May 11, 2016
Dear Member of the Agricultural Community,
We are writing you today to inform you about a recent land use appeal filed by Skagitonians to Preserve Farmland (SPF) and Drainage District #17 that concerns a 40,000 sq. ft. agricultural packing facility proposed by Bay Baby Produce to be built on Conway Frontage road. The site plan takes up a total of 5 acres including the parking lot and bin storage. This land was purchased in 2006 by Michele Youngquist and Elizabeth Mitchell with the intent to build a packinghouse for their farming operations. In 2013 Elizabeth passed away and the building plans were put on hold, while the staff and operations recovered from their loss. In June of 2015 our company filed for a SEPA permit to build on said property.
The SEPA permit was granted, and SPF appealed the permit. Bay Baby Produce provided answers to concerns laid out by SPF and the county issued judgment to maintain the permit in July of 2015. During the SEPA permitting process Bay Baby Produce met with SPF to determine if there were options that would appease the group. The group proposed that we move to the port or find a different location to build, e.g., an existing building or a different piece of property. These options had already been considered and well researched by our company. Building is a long process, so an existing building that was economical and met our minimum necessities would have been preferred. There was no such building found in Skagit County.
Farmers build on agriculturally zoned property because it is economical and zoned correctly. After the SEPA permit was granted SPF also offered to mitigate, which they said would cost our company around $11,000 per acre. Currently, no final number has ever been produced. Lastly, SPF made an informal offer to buy our development rights for $150,000.
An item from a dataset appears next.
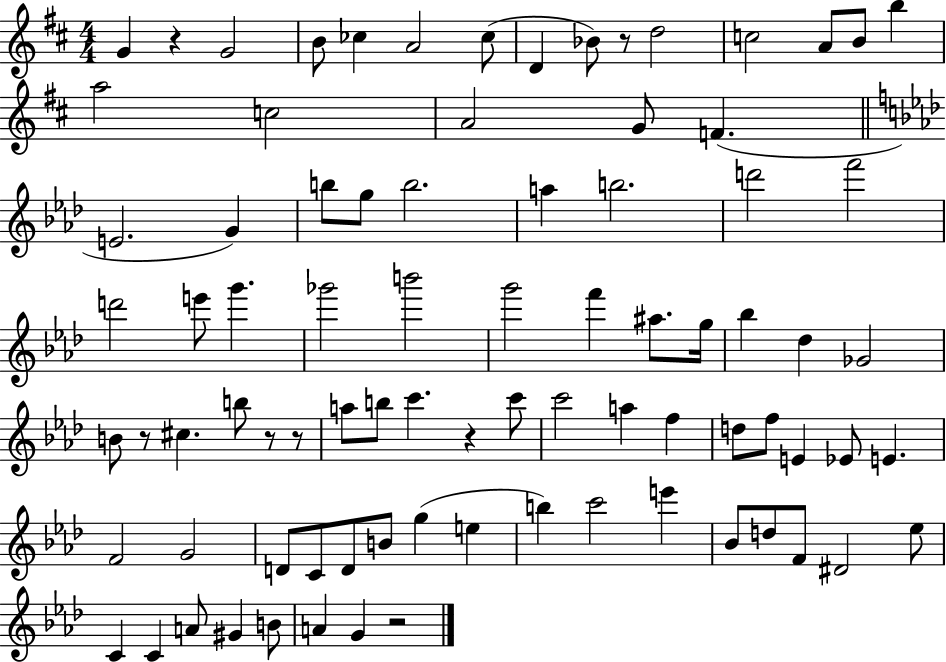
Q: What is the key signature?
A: D major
The SPF group has made the following claim, “We believe the public policies that affect our remaining prime farmland and our agricultural drainage infrastructure can be applied fairly and consistently by local government to all who propose large scale projects on farmland.” The county applied the applicable rules to our permit for the time period in which we submitted the permit. If you speak with the county they will tell you that they fairly and consistently applied the rules to our project. After our farming season in December of 2015, our company filed for our Fill and Grade permit. The Fill & Grade permit was granted in March of 2016. Again SPF appealed the county’s decision.
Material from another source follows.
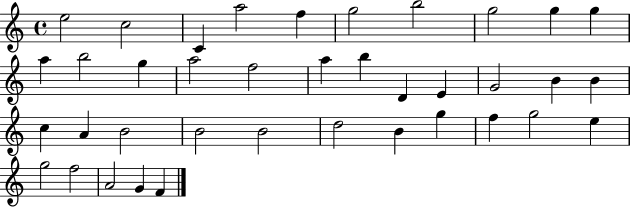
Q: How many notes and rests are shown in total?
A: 38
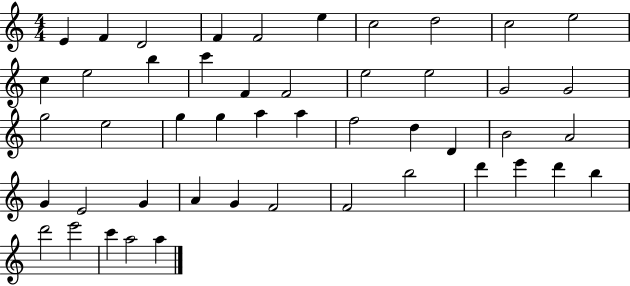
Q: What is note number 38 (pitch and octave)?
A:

They made claim that the permit should not have been granted because the SEPA review was issued before any development permits were applied for and before any specific project information was submitted for review. This is the common practice in development to prevent companies from spending money on a project that the county will not grant a permit. The development permit application and project specific information were submitted 5 months after the county determined no adverse effects.
Our company is a seasonal business with a yearly small staff. During the fall months our business must strictly concentration on packing and shipping our perishable product. From the time frame between our SEPA permit and the submission of our Fill & Grade permit our company’s focus did not change. The drainage and irrigation were covered and accounted for in the SEPA and Fill & Grade permit.
Drainage District #17 informed Bay Baby Produce that they would not permit an increase of water flow into the district. Therefore, our civil engineer designed the site plan, so that the water runoff would be dispersed across the property, and that water would enter at a slower flow rate than current. The drainage district claimed that they never received the drainage plan, but the county has proof that said documents were sent. Skagit County adopted the current SEPA guidelines as of January 1st, 2016. All projects submitted before this date were reviewed using the previously adopted SEPA guidelines. Any SEPA or Fill & Grade permits submitted after December 31st, 2015 will have to meet the 2014 SEPA guidelines. As quoted above by SPF, the county must apply the SEPA and Drainage rules fairly and consistently! Thus far, the county has done this. SPF is asking the county to treat us differently, and apply the 2014 SEPA guidelines. Had we filed our permit after the date of adoption, December 31st, 2015, then the county would have required us to meet those standards. Protecting farmland is extremely important to our company. Building is necessary for our company to continue operating and expanding. The success of agriculture businesses is a blessing to our community. Help us continue to farm by supporting our packinghouse. By supporting us you are supporting the economic vitality of our community.